2021's Top 10 Retail Experiences: No. 3 Galleria Dallas
Alright, let’s get right down to the nitty-gritty of this retail experience shenanigans, shall we? What is the retail experience that most people demand be just right? Emotional, even. Memorable. Colorful. Joyful. (Gettin’ it yet?) Merry?
Christmas, of course. Give families dusty decorations they’ve seen for years, crackly carols on PA systems, skinny Santas with droopy fake beards, and they will abandon you as fast as Simon handed Atlanta’s Town Center at Cobb mall back to the bank this year. And one thing the Galleria Dallas mall intends to do—no matter what the world throws in its way—is give its loyal customers the best darned Christmas south of the North Pole.
“We have a 95-foot-tall Christmas tree that we place in the middle of our skating rink. It has 450,000 lights, 12,000 ornaments. A team of 80 people work five days to put it up, and more people skate around it than skate around the Christmas tree in Rockefeller Center,” said Chuck Steelman, VP of experience, programming, and partnerships for Trademark, the Texas-based developer that owner UBS Realty investors hired in 2018 to renovate and manage one of Dallas’s most beloved malls.
2020’s pandemic-primed “Snow Day Dallas” was comprised of 12 holiday-themed scenes. Guests were given bracelets to activate photos of their poses. Kids entering the premises were handed Rudolf the Red-Nosed Reindeer face masks to help engage them in the Christmas spirit. The event ran for five weeks and drew 16,000 visitors from 770 Zip Codes.

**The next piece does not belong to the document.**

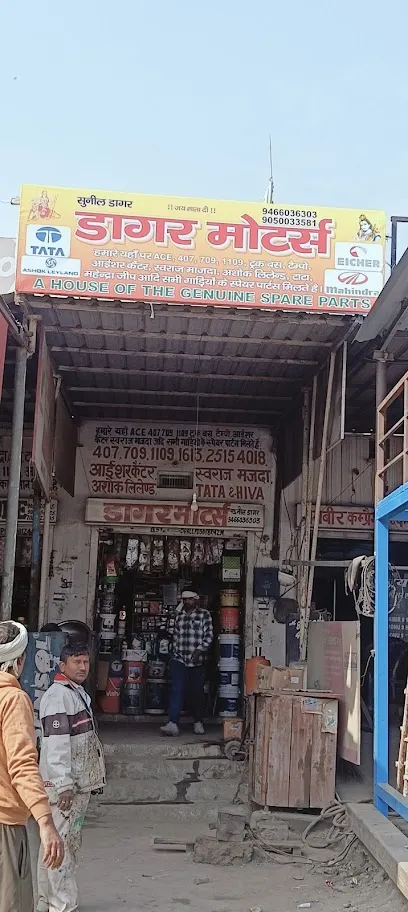 Dagar Motors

Respectfully honoring the stature of the Galleria Dallas Christmas tree was just one perfunctory duty the Trademark team performed to help restore the reputation of this long-hallowed public place. It also set off on a full-scale, 21st Century class-up of the mall built in 1982. Among the enhancements:
• Hand-cut Italian marble and wood to refurbish the mall whose architectural design was inspired by Galleria Emanuele II, Italy’s oldest active shopping center.
• Partnered with Fashion Group of Dallas on a gallery wall in which 60 designers and celebrities—including fashion designer Lela Rose, Dallas Cowboy Troy Aikman, and actress Angie Harmon—produced one-of-a-kind face masks that were auctioned off.
• On Juneteenth weekend, a Black Fashion Movement pop-up shop featured 13 black-owned brands from across the U.S. and four Dallas-based companies that included Aisha McShaw, Serita Jakes Home, Kendall Miles, and Keva J Swim.
“We really approached the pandemic as an opportunity to innovate,” Steelman said. “We found we were able to pivot a lot of traditional events even when events weren’t happening.”